PASAJE SELECCIONADO:
++++++++

En la Edad de Asentamiento ese sentimiento se percibe con claridad en España y el resto de Europa Occidental: sería precisamente una de las causas de la expansión protestante. Pero, aunque opuesto a los privilegios del clero, o de parte de él, ese anticlericalismo no tenía el carácter anticristiano o cristianófobo que llegó a adquirir a partir de la Ilustración. La consigna de Voltaire, tolerante do las haya, écrasez l’infâme, aplastad a la infame, es decir, a la Iglesia que había sostenido y desarrollado la cultura europea desde el fin de la Roma imperial, fue una idea históricamente nueva.
Para los anticristianos, esa religión, o cualquier otra, contrariaba a la razón y al progreso, y debía ser erradicada sin contemplaciones en cuanto se alcanzase la fuerza necesaria para ello. Su primer fruto fue la persecución organizada por la Revolución Francesa, que masacró a muchos miles de sacerdotes y de cristianos por el mero hecho de serlo, destruyó innumerables edificios religiosos –muchos de ellos de un valor artístico e histórico inestimable– y creyó estar fundando una nueva era cultural plena de libertad, igualdad y fraternidad sobre la ruina del cristianismo. En nombre, precisamente, de la libertad, la igualdad y la fraternidad se hicieron verdaderas hecatombes. Posteriormente, muchos de los republicanos franceses utilizaron el poder para intentar privar a la Iglesia de cualquier influencia o presencia pública, pretextando que la religión era una creencia particular cuya exposición fuera de la intimidad debía proscribirse.
Esas ideas provenientes de la Ilustración –de una parte de ella, no de toda– fueron adoptadas asimismo por los movimientos mesiánicos del siglo XIX, marxistas y anarquistas especialmente. Los dos resultados principales, en cuanto al cristianismo, fueron las matanzas y persecuciones en Rusia y España, aun peores en esta que en aquella. Otro episodio de crímenes en masa se produjo en Méjico, este de tinte masónico.
Naturalmente, decir que la Iglesia se oponía a la razón y a la libertad chocaba con bastantes hechos históricos bien conocidos, por lo que fue preciso establecer acusaciones concretas, inventadas en gran medida. La Iglesia era asimilada a una Inquisición ferozmente caricaturizada, a la superstición y el oscurantismo, y se le achacaron todo tipo de crímenes antiguos para justificar los modernos de sus perseguidores. El marxismo y el anarquismo calificaron a la Iglesia de servidora de los explotadores y embaucadora de los trabajadores, con lo cual su destino debía asimilarse al reservado a los burgueses en general, es decir, "el basurero de la historia".

++++++++

DATOS DE LA TAREA:
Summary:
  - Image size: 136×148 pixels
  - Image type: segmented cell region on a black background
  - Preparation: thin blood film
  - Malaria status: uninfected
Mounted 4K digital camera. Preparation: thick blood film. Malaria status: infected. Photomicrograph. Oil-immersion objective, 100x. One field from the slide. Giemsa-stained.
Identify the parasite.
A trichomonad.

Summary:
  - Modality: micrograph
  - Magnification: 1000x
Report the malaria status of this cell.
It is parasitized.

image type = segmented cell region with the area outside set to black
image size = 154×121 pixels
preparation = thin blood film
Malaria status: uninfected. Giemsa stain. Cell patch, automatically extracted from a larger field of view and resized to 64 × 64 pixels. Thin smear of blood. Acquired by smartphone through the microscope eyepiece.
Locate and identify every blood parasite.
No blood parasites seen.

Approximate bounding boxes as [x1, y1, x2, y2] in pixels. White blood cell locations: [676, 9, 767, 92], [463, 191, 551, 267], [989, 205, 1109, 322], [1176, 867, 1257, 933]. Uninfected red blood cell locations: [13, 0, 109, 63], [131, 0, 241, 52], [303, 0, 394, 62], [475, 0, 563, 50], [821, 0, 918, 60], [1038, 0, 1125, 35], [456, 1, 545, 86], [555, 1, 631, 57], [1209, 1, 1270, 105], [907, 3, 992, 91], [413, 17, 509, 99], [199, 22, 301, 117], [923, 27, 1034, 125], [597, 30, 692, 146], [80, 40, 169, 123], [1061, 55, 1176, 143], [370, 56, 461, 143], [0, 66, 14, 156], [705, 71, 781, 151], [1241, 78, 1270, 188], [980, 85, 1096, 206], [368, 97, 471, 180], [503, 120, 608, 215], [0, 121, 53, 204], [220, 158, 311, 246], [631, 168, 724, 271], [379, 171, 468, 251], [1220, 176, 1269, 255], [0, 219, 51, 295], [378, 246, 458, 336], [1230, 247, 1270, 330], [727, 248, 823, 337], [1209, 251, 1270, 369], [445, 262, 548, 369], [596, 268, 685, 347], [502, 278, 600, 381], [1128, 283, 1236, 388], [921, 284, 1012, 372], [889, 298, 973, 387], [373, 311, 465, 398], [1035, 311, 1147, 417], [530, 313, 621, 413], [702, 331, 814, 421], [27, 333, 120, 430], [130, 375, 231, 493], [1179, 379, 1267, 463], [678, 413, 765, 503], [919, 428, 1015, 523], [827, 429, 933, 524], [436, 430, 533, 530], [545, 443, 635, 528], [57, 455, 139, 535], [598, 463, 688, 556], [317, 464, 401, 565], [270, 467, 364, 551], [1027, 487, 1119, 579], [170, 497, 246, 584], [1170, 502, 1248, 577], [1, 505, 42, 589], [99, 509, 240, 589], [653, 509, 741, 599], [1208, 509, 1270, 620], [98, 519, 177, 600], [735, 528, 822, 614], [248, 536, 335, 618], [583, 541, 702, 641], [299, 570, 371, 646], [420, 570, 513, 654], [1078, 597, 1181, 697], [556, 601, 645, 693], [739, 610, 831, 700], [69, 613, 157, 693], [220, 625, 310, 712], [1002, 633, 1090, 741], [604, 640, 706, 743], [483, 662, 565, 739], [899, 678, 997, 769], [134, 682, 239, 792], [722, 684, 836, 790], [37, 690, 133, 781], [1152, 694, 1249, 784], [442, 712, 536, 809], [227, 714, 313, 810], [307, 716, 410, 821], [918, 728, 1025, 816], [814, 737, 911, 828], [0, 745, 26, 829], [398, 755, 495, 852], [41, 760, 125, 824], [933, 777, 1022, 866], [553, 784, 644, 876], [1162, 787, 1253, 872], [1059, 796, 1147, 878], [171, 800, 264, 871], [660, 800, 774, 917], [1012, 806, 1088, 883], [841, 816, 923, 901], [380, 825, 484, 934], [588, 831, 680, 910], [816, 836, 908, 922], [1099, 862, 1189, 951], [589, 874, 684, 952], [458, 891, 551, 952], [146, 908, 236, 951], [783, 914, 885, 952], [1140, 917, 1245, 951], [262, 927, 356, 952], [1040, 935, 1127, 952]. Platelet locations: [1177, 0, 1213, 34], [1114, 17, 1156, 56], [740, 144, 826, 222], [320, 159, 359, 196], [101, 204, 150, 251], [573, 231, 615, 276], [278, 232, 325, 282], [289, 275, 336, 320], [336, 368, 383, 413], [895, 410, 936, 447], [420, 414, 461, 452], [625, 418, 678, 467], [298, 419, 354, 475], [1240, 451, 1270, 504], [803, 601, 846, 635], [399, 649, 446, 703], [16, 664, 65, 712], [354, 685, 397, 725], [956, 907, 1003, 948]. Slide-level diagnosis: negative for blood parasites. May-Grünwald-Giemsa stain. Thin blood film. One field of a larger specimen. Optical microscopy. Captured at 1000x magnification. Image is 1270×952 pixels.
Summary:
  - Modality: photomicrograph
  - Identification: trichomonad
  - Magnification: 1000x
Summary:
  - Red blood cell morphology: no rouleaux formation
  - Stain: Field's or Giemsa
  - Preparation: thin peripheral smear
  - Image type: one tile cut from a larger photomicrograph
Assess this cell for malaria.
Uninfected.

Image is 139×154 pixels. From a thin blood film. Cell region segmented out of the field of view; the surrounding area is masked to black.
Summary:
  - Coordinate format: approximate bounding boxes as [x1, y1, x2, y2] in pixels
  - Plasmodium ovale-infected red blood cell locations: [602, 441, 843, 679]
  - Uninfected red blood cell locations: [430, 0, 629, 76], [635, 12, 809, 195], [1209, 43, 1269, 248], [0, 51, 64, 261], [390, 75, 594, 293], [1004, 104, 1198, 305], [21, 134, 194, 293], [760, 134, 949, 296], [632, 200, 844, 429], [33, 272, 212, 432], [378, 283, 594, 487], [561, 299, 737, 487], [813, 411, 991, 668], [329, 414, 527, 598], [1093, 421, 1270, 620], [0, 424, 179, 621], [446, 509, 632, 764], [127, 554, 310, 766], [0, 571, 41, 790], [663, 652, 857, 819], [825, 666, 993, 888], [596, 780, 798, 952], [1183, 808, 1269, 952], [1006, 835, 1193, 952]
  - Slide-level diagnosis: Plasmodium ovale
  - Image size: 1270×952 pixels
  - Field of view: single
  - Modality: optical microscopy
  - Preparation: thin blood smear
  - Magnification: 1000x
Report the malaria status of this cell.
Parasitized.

++++++++

EJERCICIO PLANTEADO A: Según el pasaje sobre el anticlericalismo, ¿en qué país se produjo el episodio de crímenes en masa de tinte masónico?
EJERCICIO PLANTEADO B: Repita textualmente las filas desde su comienzo hasta la línea que contiene "No blood parasites seen.", incluida esta última.
El pasaje y las filas proceden de fuentes distintas.

RESULTADO A: En Méjico.

RESULTADO B:
Summary:
  - Image size: 136×148 pixels
  - Image type: segmented cell region on a black background
  - Preparation: thin blood film
  - Malaria status: uninfected
Mounted 4K digital camera. Preparation: thick blood film. Malaria status: infected. Photomicrograph. Oil-immersion objective, 100x. One field from the slide. Giemsa-stained.
Identify the parasite.
A trichomonad.

Summary:
  - Modality: micrograph
  - Magnification: 1000x
Report the malaria status of this cell.
It is parasitized.

image type = segmented cell region with the area outside set to black
image size = 154×121 pixels
preparation = thin blood film
Malaria status: uninfected. Giemsa stain. Cell patch, automatically extracted from a larger field of view and resized to 64 × 64 pixels. Thin smear of blood. Acquired by smartphone through the microscope eyepiece.
Locate and identify every blood parasite.
No blood parasites seen.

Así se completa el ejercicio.